Chi ha avuto la fortuna di non ''frequentare'' le carceri britanniche ne ha l'immagine che ci arriva dai film. Ma si tratta di una realtà romanzata che nulla ha a che fare con quello che realmente accade oltre la cinta e il filo spinato. Ricorrere a forme di coercizione del detenuto non per sue colpe, ma perché il sistema non è in grado di fare il proprio lavoro, è una sconfitta per tutti. Perché chi esce da un reclusorio arrabbiato per le ingiustizie patite è solo un soggetto pronto ad esplodere.
Anche i numeri raccontano questa verità.
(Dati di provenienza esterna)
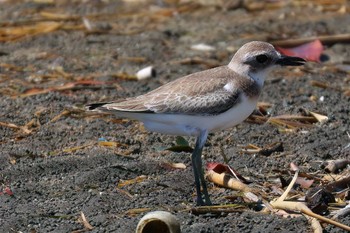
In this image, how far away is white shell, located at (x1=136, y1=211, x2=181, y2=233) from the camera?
5598 mm

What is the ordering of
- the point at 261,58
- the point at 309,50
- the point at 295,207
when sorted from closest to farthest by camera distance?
the point at 295,207, the point at 261,58, the point at 309,50

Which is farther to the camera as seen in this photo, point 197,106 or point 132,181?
point 132,181

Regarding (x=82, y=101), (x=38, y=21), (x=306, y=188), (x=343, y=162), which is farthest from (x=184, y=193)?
(x=38, y=21)

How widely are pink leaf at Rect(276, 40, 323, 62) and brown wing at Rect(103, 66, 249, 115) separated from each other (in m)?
3.66

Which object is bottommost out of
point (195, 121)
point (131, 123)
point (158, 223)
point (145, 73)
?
point (145, 73)

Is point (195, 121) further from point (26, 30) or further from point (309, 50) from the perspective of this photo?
point (26, 30)

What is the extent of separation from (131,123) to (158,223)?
2807mm

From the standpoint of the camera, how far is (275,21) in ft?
39.5

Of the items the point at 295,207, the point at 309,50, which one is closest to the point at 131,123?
the point at 295,207

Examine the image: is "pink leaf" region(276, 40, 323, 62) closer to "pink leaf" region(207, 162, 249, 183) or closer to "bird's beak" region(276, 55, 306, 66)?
"bird's beak" region(276, 55, 306, 66)

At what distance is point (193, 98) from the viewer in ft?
22.1

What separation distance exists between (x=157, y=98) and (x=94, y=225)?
1230 mm

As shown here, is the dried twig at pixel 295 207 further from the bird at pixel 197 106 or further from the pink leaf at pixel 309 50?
the pink leaf at pixel 309 50

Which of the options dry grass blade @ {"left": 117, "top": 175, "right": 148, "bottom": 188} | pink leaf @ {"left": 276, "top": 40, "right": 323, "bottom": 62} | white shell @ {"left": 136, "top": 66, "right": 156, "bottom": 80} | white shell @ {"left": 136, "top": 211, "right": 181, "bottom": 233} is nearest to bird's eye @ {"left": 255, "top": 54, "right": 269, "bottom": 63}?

La scorsa settimana, la popolazione carceraria ha superato le 88.000 unità, il numero più alto mai registrato in Inghilterra e Galles. Quindi l'applicazione dei ''regimi rossi'' non sono una eccezione, ma la diretta conseguenza del numero sempre crescente della popolazione carceraria e di un sistema a cui è stato chiesto di ''fare troppo, con troppo poco, per troppo tempo”.